Henry Nouwen says: “God calls everyone who is listening; there is no individual or group for whom God’s call is reserved”. In one sense the word of the Lord is rare, but in another sense God’s call is all around us, all the time, calling out to us from life. For some reason, when we start listening, it gets louder. When we pay attention, it seems to become easier to hear it and see it. When we trust that God is with us, then, for some reason, it becomes stronger.
Thomas Merton heard the word of God, in a sense, in Louisville on a shopping trip.
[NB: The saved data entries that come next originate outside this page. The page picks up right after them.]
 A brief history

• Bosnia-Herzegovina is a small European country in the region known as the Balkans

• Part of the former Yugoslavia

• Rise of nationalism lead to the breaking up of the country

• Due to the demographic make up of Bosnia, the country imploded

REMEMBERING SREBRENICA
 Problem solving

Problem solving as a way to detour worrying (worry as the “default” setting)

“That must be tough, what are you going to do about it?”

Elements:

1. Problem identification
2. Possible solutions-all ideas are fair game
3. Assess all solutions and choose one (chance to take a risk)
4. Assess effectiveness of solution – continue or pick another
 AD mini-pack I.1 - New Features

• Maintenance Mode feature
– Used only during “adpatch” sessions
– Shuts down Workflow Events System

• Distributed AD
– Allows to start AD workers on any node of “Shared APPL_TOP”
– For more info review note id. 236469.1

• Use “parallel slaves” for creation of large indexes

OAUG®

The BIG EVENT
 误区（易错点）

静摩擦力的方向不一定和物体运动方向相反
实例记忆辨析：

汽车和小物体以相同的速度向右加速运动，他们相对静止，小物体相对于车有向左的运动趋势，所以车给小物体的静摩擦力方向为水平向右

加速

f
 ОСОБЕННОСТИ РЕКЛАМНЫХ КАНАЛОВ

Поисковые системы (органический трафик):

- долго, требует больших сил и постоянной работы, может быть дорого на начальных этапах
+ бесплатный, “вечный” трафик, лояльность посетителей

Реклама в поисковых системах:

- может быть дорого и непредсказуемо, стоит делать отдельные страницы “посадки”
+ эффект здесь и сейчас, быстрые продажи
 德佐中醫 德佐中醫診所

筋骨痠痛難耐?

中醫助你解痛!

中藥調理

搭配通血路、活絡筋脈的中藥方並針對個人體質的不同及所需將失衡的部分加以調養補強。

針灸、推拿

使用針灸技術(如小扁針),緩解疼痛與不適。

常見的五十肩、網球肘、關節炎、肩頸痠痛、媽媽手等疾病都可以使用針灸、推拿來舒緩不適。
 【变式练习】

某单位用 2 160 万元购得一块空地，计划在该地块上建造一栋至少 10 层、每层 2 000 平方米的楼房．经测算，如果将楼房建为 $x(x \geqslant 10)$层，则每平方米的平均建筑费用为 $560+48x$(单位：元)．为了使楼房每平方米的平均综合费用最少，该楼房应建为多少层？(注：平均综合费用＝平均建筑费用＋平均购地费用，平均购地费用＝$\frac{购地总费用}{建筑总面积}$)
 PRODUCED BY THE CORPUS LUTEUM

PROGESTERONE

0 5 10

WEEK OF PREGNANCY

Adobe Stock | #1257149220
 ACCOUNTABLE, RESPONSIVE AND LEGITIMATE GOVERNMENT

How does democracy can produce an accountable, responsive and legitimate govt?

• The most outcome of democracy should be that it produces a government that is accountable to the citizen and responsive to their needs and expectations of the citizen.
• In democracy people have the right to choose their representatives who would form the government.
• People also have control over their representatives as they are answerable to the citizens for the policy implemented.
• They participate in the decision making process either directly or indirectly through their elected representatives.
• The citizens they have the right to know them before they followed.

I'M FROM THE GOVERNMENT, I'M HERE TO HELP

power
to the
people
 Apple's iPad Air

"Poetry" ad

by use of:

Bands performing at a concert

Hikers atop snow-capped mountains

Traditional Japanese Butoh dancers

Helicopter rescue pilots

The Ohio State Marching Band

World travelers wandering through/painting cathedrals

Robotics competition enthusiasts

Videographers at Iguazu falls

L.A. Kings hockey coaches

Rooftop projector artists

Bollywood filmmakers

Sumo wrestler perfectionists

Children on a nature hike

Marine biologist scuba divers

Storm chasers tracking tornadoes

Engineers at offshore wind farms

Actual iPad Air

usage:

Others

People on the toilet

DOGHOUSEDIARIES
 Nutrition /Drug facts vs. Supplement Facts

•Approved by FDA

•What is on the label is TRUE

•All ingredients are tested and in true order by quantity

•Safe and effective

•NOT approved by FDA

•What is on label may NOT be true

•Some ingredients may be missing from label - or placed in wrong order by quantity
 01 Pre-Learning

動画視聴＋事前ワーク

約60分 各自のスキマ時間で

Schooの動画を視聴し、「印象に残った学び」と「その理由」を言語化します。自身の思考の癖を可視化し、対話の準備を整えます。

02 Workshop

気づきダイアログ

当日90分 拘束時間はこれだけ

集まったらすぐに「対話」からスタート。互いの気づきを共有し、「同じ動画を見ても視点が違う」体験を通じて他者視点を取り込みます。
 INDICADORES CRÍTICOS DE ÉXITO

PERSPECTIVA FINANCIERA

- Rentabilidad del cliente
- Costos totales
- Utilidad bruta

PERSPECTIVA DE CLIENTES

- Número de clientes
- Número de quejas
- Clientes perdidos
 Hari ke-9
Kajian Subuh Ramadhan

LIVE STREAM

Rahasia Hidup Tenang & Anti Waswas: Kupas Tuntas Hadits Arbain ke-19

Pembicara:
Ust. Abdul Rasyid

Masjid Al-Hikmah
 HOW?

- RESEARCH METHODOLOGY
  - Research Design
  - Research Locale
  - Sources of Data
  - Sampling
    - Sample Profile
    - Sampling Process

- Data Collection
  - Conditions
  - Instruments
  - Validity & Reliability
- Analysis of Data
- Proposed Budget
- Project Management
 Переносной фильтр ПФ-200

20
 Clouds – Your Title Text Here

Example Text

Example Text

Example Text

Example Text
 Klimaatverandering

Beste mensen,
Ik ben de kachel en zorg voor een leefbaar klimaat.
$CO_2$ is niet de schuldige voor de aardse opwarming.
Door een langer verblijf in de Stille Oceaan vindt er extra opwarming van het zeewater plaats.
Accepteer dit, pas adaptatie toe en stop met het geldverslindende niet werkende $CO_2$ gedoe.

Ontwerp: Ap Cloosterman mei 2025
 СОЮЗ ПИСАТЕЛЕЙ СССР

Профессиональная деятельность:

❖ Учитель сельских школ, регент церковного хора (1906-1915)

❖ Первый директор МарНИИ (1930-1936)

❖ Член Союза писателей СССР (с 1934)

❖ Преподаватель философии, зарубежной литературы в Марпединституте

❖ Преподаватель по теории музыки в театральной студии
In “Conjectures of a Guilty Bystander”, he writes: “In Louisville, at the corner of Fourth and Walnut, in the center of the shopping district, I was suddenly overwhelmed with the realization that I loved all those people, that they were mine and I theirs, that we could not be alien to one another even though we were total strangers. It was like waking from a dream of separateness, of spurious self-isolation in a special world, the world of renunciation and supposed holiness…This sense of liberation from an illusory difference was such a relief and such a joy to me that I almost laughed out loud. And I suppose my happiness could have taken form in the words: “Thank God, thank God that I am like other men, that I am only a man among others.” To think that for sixteen or seventeen years I have been taking seriously this pure illusion that is implicit in so much of our monastic thinking…I have the immense joy of being man, a member of a race in which God Himself became incarnate. As if the sorrows and stupidities of the human condition could overwhelm me, now that I realize what we all are. And if only everybody could realize this! But it cannot be explained. There is no way of telling people that they are all walking around shining like the sun. Then it was as if I suddenly saw the secret beauty of their hearts, the depths of their hearts where neither sin nor desire nor self-knowledge can reach, the core of their reality, the person that each one is in God’s eyes. If only they could all see themselves as they really are. If only we could see each other that way all the time. There would be no more war, no more hatred, no more cruelty, no more greed…I suppose the big problem would be that we would fall down and worship each other. But this cannot be seen, only believed and “understood” by a peculiar gift.
God’s voice is all around us, calling us all the time. We need to open our ears to listen. We have to trust that God is present and be awake to the sacredness of life.